Published package and import names:

  • package: svg-scrapling
  • import: svg_scrapling

Bootstrap

Run the standard project commands from the repository root:

uv sync --group dev
uv run ruff check .
uv run ruff format --check .
uv run mypy src apps
uv run pytest

First Real CLI Run

The CLI now assembles a default runtime without manual dependency wiring in code.

Install dependencies first:

uv sync --group dev

If you want PNG-to-SVG conversion through VTracer, install the optional conversion extra:

uv sync --group dev --extra conversion

See the available commands:

uv run assets --help

Start with a real search run:

uv run assets find \
  --query "tygryski do kolorowania" \
  --count 10 \
  --preferred-format svg \
  --fallback-format png \
  --convert-to svg \
  --mode provenance_only \
  --provider duckduckgo_html \
  --run-id demo-run \
  --output ./data/runs

This writes a deterministic run directory under ./data/runs/demo-run.

Useful operational flags:

  • --provider duckduckgo_html or --provider bing_html selects the preferred live discovery provider.
  • non-disabled providers are tried in ordered fallback after the preferred provider
  • --disable-provider ... explicitly blocks a provider for one run.
  • --run-id ... resumes or reuses a stable run directory.
  • --skip-existing-downloads is enabled by default and reuses deterministic asset paths when possible.
  • --fetch-strategy static_first|dynamic_on_failure|dynamic_only controls fetch escalation.
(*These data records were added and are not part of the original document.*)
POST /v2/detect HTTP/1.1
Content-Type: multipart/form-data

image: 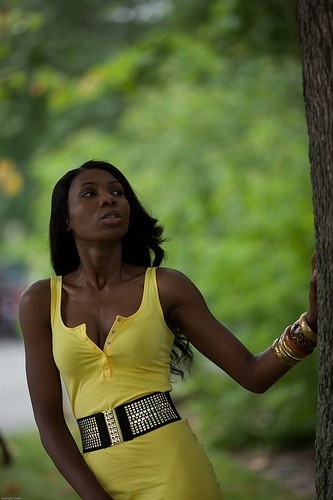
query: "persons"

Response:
[16,160,321,500]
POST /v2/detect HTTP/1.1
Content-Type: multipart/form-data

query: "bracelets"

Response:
[270,312,320,368]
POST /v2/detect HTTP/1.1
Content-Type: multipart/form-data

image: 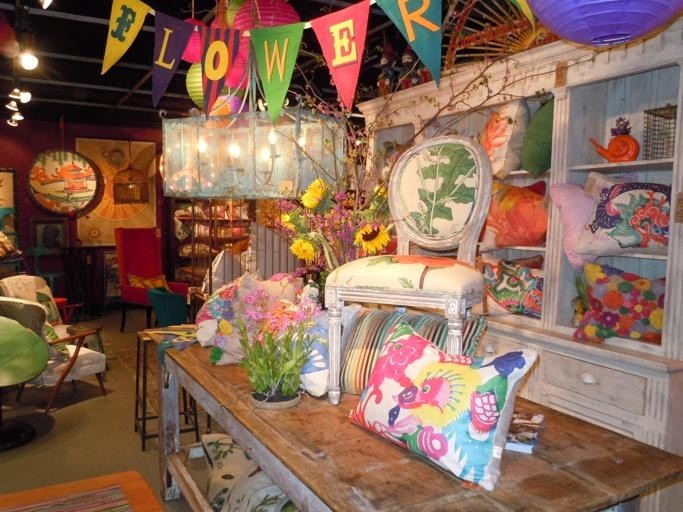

Example with Bing as the preferred provider:

uv run assets find \
  --query "tiger coloring page" \
  --count 5 \
  --preferred-format png \
  --provider bing_html \
  --disable-provider duckduckgo_html \
  --output ./data/runs/live-bing

Example resume run:

uv run assets find \
  --query "tiger coloring page" \
  --count 5 \
  --preferred-format png \
  --run-id demo-run \
  --output ./data/runs

Inspect a manifest after the run:

uv run assets inspect-manifest ./data/runs/demo-run/manifests/manifest.jsonl

Export CSV and Markdown reports:

uv run assets export-report \
  ./data/runs/demo-run/manifests/manifest.jsonl \
  --csv-output ./data/runs/demo-run/manifests/report.csv \
  --markdown-output ./data/runs/demo-run/manifests/report.md

Successful runs now write:

  • manifests/manifest.jsonl as the canonical machine-readable output
  • manifests/summary.json and manifests/summary.txt for operator-facing summaries
  • manifests/rejected_candidates.jsonl for fetch, extraction, policy, and download rejections
  • logs/pipeline.log for stage-level execution details

Dynamic Fetching

Static fetching is the default and should be preferred for normal runs.

If you have a Lightpanda-compatible wrapper, expose it through:

export SVG_SCRAPLING_LIGHTPANDA_CMD="/path/to/lightpanda-wrapper"

The wrapper must support:

<wrapper> fetch <url> <timeout_seconds>

and print JSON to stdout:

{"html":"<html>...</html>","final_url":"https://example.com/final"}

Then you can enable dynamic fallback:

uv run assets find \
  --query "tiger coloring page" \
  --count 5 \
  --fetch-strategy dynamic_on_failure \
  --output ./data/runs/dynamic-demo

Library Usage

Supported library entrypoints are exposed from stable package surfaces:

  • svg_scrapling
  • svg_scrapling.config
  • svg_scrapling.pipeline
  • svg_scrapling.runtime

Example:

from svg_scrapling import (
    FetchStrategy,
    FindAssetsConfig,
    LicenseMode,
    OutputFormat,
    build_default_pipeline_dependencies,
    run_find_assets,
)

config = FindAssetsConfig(
    query="tiger coloring page",
    count=5,
    preferred_format=OutputFormat.SVG,
    fallback_format=OutputFormat.PNG,
    mode=LicenseMode.PROVENANCE_ONLY,
    fetch_strategy=FetchStrategy.STATIC_FIRST,
)

result = run_find_assets(
    config,
    dependencies=build_default_pipeline_dependencies(config),
)

print(result.manifest_path)

Deep internal module imports outside those entrypoints should be treated as unstable.

Versioning

  • distribution version comes from project.version in pyproject.toml
  • runtime version is read from the installed package metadata
  • release tags should use the format vX.Y.Z

Current Limitations

  • Live discovery currently uses duckduckgo_html and bing_html.
  • Static asset downloading now uses conservative provenance-aware request headers, but some hosts may still block media retrieval.
  • Dynamic fetching still fails loudly when no Lightpanda-compatible client is configured.
  • License handling stays conservative: licensed_only requires an explicit allowlist and provenance_only preserves uncertain cases rather than silently allowing reuse.
  • The VTracer conversion backend is currently supported on Python >=3.10,<3.14.
  • Raster-to-SVG conversion is optional and requires installing the conversion extra.

Current Runtime Note

The Python 3.14 compatibility follow-up is tracked in GitHub issue #20.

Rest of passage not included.